• WHAT TO WORK ON:
Reproduce word for word every line from the one containing "Image result for fibaro wireless technology" through the end of the listing below; omit the pictures.

== Segment start ==

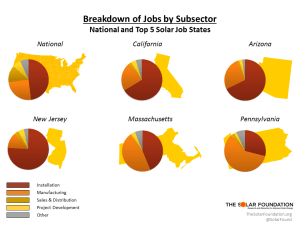 State Jobs Subsector Graphic
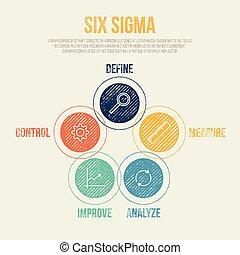 项目管理, 六, 图形, 样板, sigma
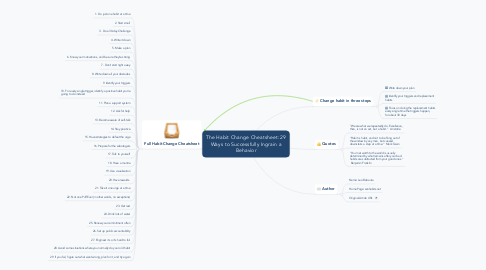 Mind Map: The Habit Change Cheatsheet: 29 Ways to Successfully Ingrain a Behavior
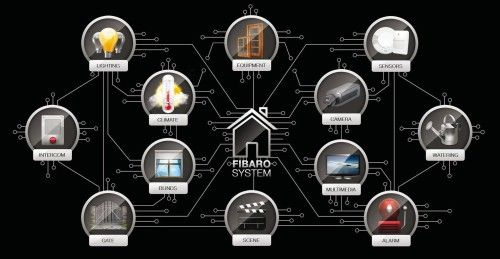 Image result for fibaro wireless technology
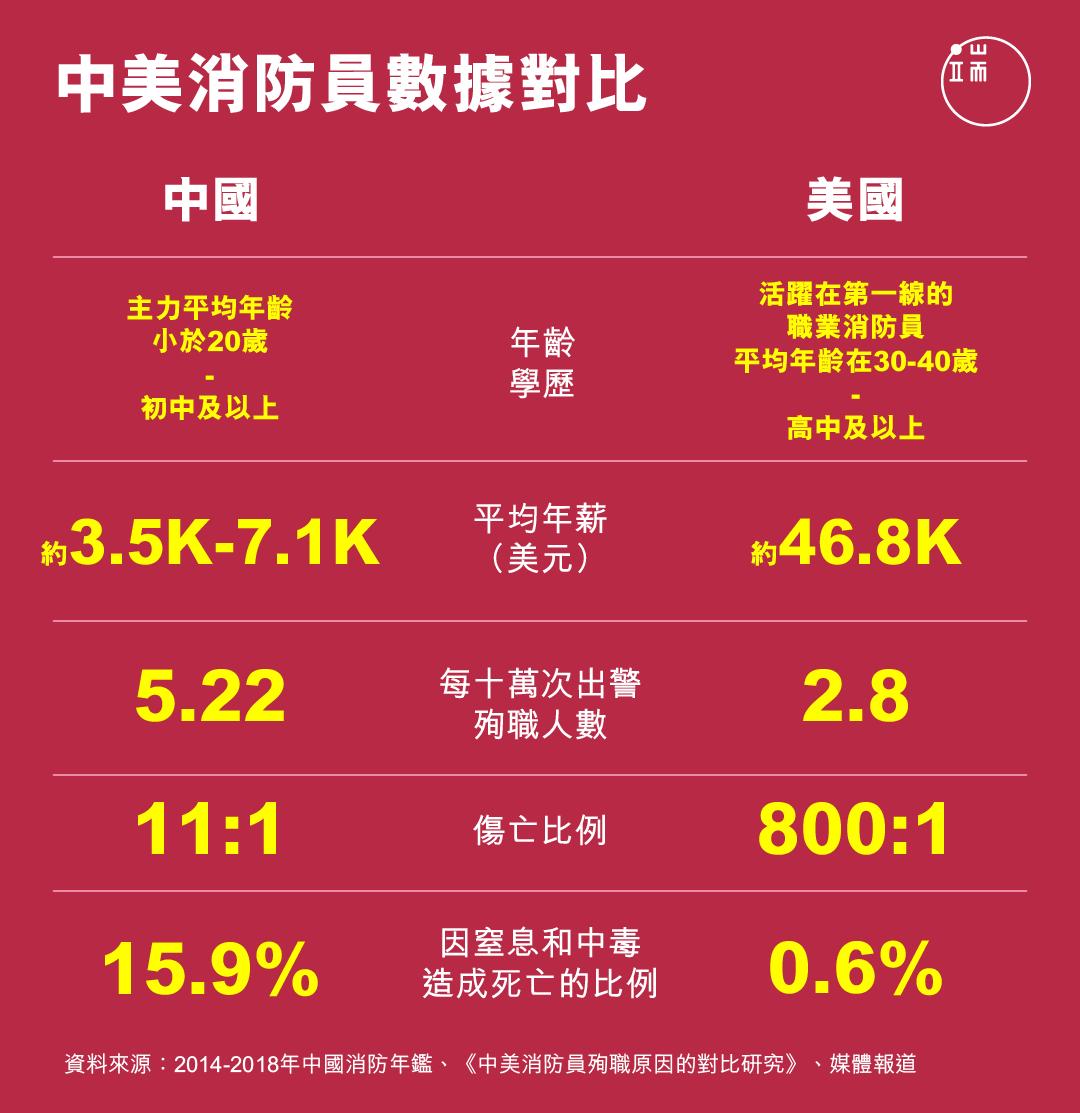 中美消防員數據對比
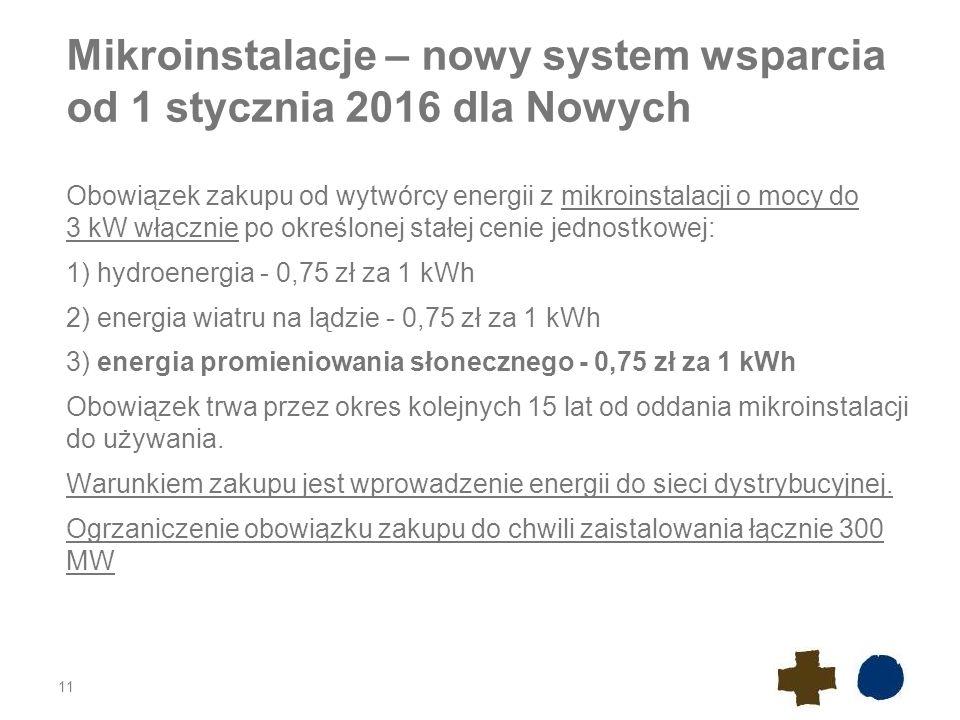 Mikroinstalacje – nowy system wsparcia od 1 stycznia 2016 dla Nowych Obowiązek zakupu od wytwórcy energii z mikroinstalacji o mocy do 3 kW włącznie po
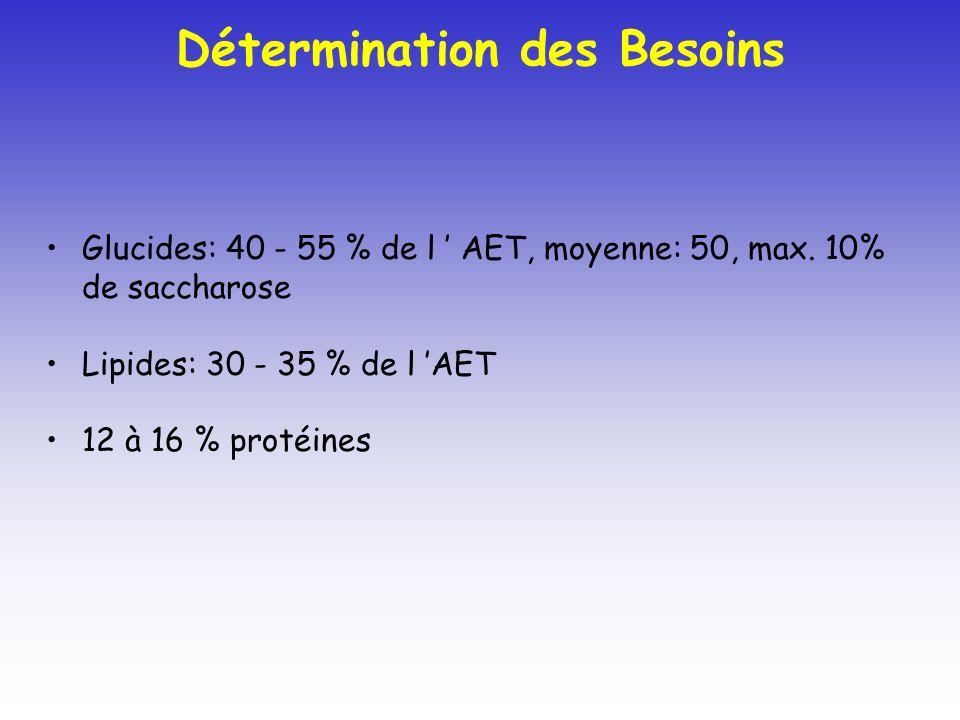 Glucides: 40 - 55 % de l AET, moyenne: 50, max. 10% de saccharose Lipides: 30 - 35 % de l AET 12 à 16 % protéines Détermination des Besoins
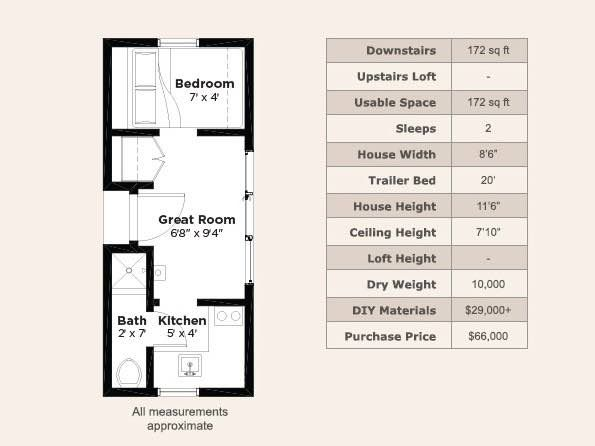 Admirable 8 Best Ideas About Tiny House Floorplans On Pinterest House Largest Home Design Picture Inspirations Pitcheantrous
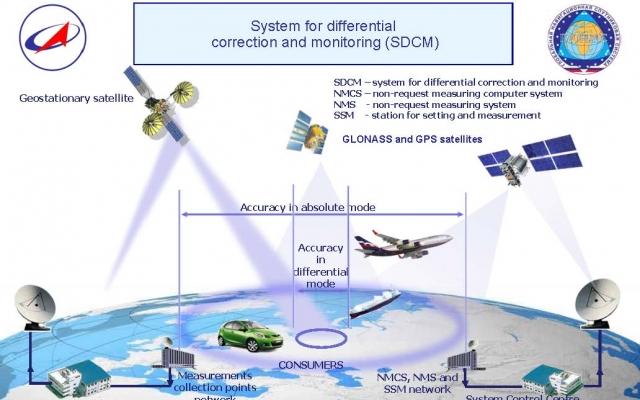 N21-10-03-SDCM-GLONASS&BeiDouStns.jpeg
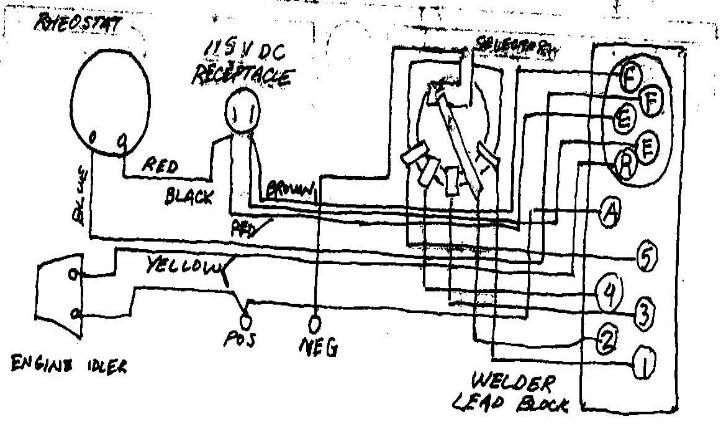 Lincoln Sa200 Wiring Lincoln Welders Diagram Welding Rigs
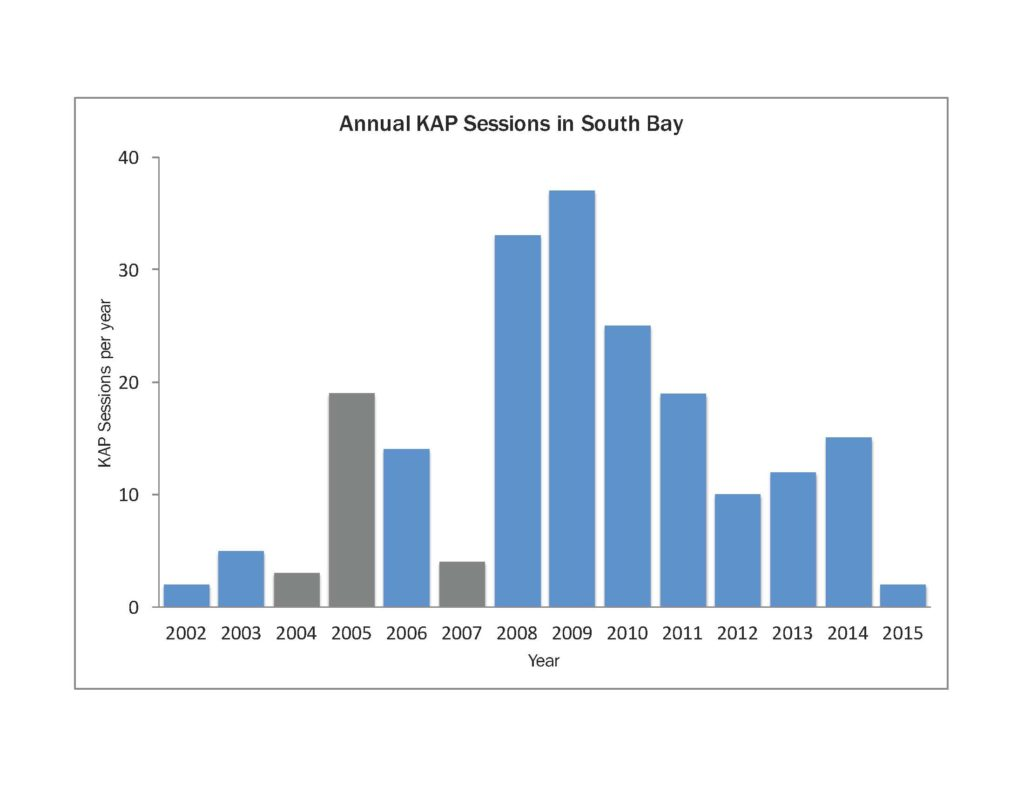 kap sessions by year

== Segment end ==

• TASK ANSWER:
 Image result for fibaro wireless technology
 中美消防員數據對比
 Mikroinstalacje – nowy system wsparcia od 1 stycznia 2016 dla Nowych Obowiązek zakupu od wytwórcy energii z mikroinstalacji o mocy do 3 kW włącznie po
 Glucides: 40 - 55 % de l AET, moyenne: 50, max. 10% de saccharose Lipides: 30 - 35 % de l AET 12 à 16 % protéines Détermination des Besoins
 Admirable 8 Best Ideas About Tiny House Floorplans On Pinterest House Largest Home Design Picture Inspirations Pitcheantrous
 N21-10-03-SDCM-GLONASS&BeiDouStns.jpeg
 Lincoln Sa200 Wiring Lincoln Welders Diagram Welding Rigs
 kap sessions by year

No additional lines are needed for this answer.